Thomas Heilmann und Ulrich Nußbaum: Die Berliner Koalition ist nur noch Fassade

Keine gemeinsamen Ziele, keine Perspektiven. Der Politikbetrieb in Berlin ist wegen des Streits in der Koalition weitgehend lahmgelegt - obwohl viele wichtige Themen anstehen. Wie lange ist das noch tragbar?

Das hat es noch nicht gegeben in einer Landesregierung: dass sich zwei zentral wichtige Senatoren, die für Justiz und für Finanzen, so heillos verbissen haben, dass Persönliches und Politisches nicht mehr voneinander zu scheiden ist. Nun also wird eine Unterlassungserklärung verlangt, weil der Finanzsenator mutmaßt, sein Kollege habe Interessenskonflikte bei der Vergabe des Gasnetzes. Die Sache ist ernst; es geht nicht um den Krieg der Egos, es geht weit darüber hinaus. Natürlich ist die Entscheidung, wer in Berlin künftig das Gasnetz betreiben soll, eine strategisch wichtige Weichenstellung. Daneben aber fragt sich, welche Zeit einer Koalition, in der vertrauensvolle Zusammenarbeit nicht mehr möglich ist, noch bleibt.

Da zieht was auf, das kein Sommergewitter ist.

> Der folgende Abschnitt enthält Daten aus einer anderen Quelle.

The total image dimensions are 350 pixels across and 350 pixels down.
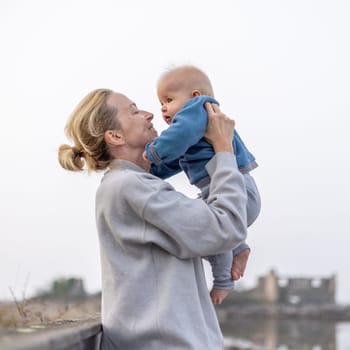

Zweifelsfrei ist es die Pflicht eines Justizsenators, der für Recht und Gesetz verantwortlich ist, sich zu Wort zu melden, wenn es Zweifel an der Rechtmäßigkeit des Verfahrens gibt. Ob es angreifbare Versäumnisse gibt oder eine juristisch problematische Auswahl, müsste eine Koalition, vor allem deren erster Mann, zwingend klären wollen. Oder er müsste die Streithähne zur Ordnung rufen, in unmissverständlicher Weise. Doch es geschieht – nichts.

Zurückhaltung der CDU

Dabei darf die CDU keiner Vergabe zustimmen, für die sie irgendwann haftbar gemacht werden kann. Wer trotz deutlich gemachter Ablehnung von zustimmender Kenntnisnahme durch die CDU spricht, wie es der Finanzsenator tut, darf sich nicht über die stille Wut des Partners wundern. Auch müsste jeder Anschein vermieden werden, hier handle es sich beim Hinweis auf Thomas Heilmanns Firmenbeteiligung um eine Replik, weil der finanziell erfolgreiche Unternehmer Ulrich Nußbaum vor fast zwei Jahren selber Ärger wegen einer genehmigungspflichtigen Leitungstätigkeit hatte.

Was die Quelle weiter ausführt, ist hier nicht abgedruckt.